* Start *

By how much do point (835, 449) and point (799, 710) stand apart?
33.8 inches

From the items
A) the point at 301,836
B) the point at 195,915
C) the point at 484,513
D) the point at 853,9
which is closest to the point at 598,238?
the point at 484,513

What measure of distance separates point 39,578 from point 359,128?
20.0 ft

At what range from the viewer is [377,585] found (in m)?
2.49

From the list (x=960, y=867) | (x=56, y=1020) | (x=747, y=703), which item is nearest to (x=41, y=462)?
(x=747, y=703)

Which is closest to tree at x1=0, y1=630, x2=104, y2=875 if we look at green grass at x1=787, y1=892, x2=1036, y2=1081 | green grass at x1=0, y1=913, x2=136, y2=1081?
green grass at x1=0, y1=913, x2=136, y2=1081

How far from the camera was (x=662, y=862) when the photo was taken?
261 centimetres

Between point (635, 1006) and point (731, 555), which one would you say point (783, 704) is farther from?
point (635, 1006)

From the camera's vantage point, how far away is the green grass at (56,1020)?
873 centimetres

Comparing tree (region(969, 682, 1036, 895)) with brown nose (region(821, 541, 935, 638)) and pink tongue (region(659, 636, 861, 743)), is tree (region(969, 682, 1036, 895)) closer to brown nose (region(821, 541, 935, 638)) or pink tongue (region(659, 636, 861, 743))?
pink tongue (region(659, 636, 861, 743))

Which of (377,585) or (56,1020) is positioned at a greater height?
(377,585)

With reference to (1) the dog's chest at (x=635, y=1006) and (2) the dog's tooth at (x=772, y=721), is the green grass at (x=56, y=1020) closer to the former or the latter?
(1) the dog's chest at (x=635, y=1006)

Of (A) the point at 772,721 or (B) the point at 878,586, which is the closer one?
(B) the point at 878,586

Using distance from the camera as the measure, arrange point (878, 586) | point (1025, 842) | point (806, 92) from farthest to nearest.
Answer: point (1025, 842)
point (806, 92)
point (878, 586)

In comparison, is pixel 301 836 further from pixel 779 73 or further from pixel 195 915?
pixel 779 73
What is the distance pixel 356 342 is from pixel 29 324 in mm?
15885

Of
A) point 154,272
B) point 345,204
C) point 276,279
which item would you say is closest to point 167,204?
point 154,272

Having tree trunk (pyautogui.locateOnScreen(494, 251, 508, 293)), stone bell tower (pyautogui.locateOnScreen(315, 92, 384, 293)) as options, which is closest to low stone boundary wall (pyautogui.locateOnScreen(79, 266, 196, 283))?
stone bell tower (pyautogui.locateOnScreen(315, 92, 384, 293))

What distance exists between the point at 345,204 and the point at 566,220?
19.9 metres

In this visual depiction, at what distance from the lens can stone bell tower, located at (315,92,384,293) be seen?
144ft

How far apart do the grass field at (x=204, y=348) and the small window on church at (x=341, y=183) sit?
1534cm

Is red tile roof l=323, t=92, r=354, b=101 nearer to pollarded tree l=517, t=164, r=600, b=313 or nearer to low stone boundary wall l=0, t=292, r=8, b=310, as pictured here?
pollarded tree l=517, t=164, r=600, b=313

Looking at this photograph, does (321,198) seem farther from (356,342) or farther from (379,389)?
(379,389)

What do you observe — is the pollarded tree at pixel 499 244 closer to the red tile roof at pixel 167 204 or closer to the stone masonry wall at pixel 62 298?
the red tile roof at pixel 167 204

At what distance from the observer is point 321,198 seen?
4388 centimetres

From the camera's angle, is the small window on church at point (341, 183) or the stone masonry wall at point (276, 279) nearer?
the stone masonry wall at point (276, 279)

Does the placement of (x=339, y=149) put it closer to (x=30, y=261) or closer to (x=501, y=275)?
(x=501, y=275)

* End *

Directions for this task: Every record above needs to be repeated word for word.

Solved problem:
By how much do point (835, 449) and point (799, 710) stand apart?
33.8 inches

From the items
A) the point at 301,836
B) the point at 195,915
C) the point at 484,513
D) the point at 853,9
which is closest to the point at 598,238?
the point at 484,513

What measure of distance separates point 39,578 from point 359,128?
20.0 ft

At what range from the viewer is [377,585] found (in m)?
2.49

From the list (x=960, y=867) | (x=56, y=1020) | (x=747, y=703), which item is nearest to (x=41, y=462)?
(x=747, y=703)

Which is closest to tree at x1=0, y1=630, x2=104, y2=875 if we look at green grass at x1=787, y1=892, x2=1036, y2=1081 | green grass at x1=0, y1=913, x2=136, y2=1081?
green grass at x1=0, y1=913, x2=136, y2=1081

How far from the camera was (x=662, y=862) when the photo was taken?
261 centimetres

Between point (635, 1006) and point (731, 555), which one would you say point (783, 704) is farther from?
point (635, 1006)

From the camera's vantage point, how far away is the green grass at (56,1020)?
873 centimetres

Comparing tree (region(969, 682, 1036, 895)) with brown nose (region(821, 541, 935, 638)) and pink tongue (region(659, 636, 861, 743)), is tree (region(969, 682, 1036, 895)) closer to brown nose (region(821, 541, 935, 638)) or pink tongue (region(659, 636, 861, 743))?
pink tongue (region(659, 636, 861, 743))

Which of (377,585) or (56,1020) is positioned at a greater height?
(377,585)

With reference to (1) the dog's chest at (x=635, y=1006) and (2) the dog's tooth at (x=772, y=721), is the green grass at (x=56, y=1020) closer to the former or the latter?
(1) the dog's chest at (x=635, y=1006)

Of (A) the point at 772,721 or (B) the point at 878,586, which is the closer one?
(B) the point at 878,586

Using distance from the camera as the measure, arrange point (878, 586) | point (1025, 842) | point (806, 92) from farthest to nearest.
Answer: point (1025, 842)
point (806, 92)
point (878, 586)

In comparison, is pixel 301 836 further from pixel 779 73 or further from pixel 195 915?
pixel 779 73
What is the distance pixel 356 342 is from pixel 29 324 in mm?
15885

Of
A) point 154,272
B) point 345,204
C) point 276,279
which item would you say is closest to point 167,204?
point 154,272

Having tree trunk (pyautogui.locateOnScreen(494, 251, 508, 293)), stone bell tower (pyautogui.locateOnScreen(315, 92, 384, 293)) as options, which is closest to low stone boundary wall (pyautogui.locateOnScreen(79, 266, 196, 283))?
stone bell tower (pyautogui.locateOnScreen(315, 92, 384, 293))

What distance exists between the point at 345,204 and the point at 566,220?
19.9 metres

In this visual depiction, at what distance from the lens can stone bell tower, located at (315,92,384,293) be seen?
144ft

How far apart do the grass field at (x=204, y=348) and the small window on church at (x=341, y=183) sit?
1534cm

Is red tile roof l=323, t=92, r=354, b=101 nearer to pollarded tree l=517, t=164, r=600, b=313 or nearer to low stone boundary wall l=0, t=292, r=8, b=310, as pictured here?
pollarded tree l=517, t=164, r=600, b=313

Looking at this photograph, does (321,198) seem farther from (356,342) or farther from (379,389)?
(379,389)

What do you observe — is the pollarded tree at pixel 499 244 closer to the red tile roof at pixel 167 204 or closer to the stone masonry wall at pixel 62 298?
the red tile roof at pixel 167 204

At what distance from the observer is point 321,198 seen?
4388 centimetres

From the camera's angle, is the small window on church at point (341, 183) or the stone masonry wall at point (276, 279) nearer?
the stone masonry wall at point (276, 279)

Does the placement of (x=339, y=149) put it closer to (x=30, y=261) or closer to (x=501, y=275)?
(x=501, y=275)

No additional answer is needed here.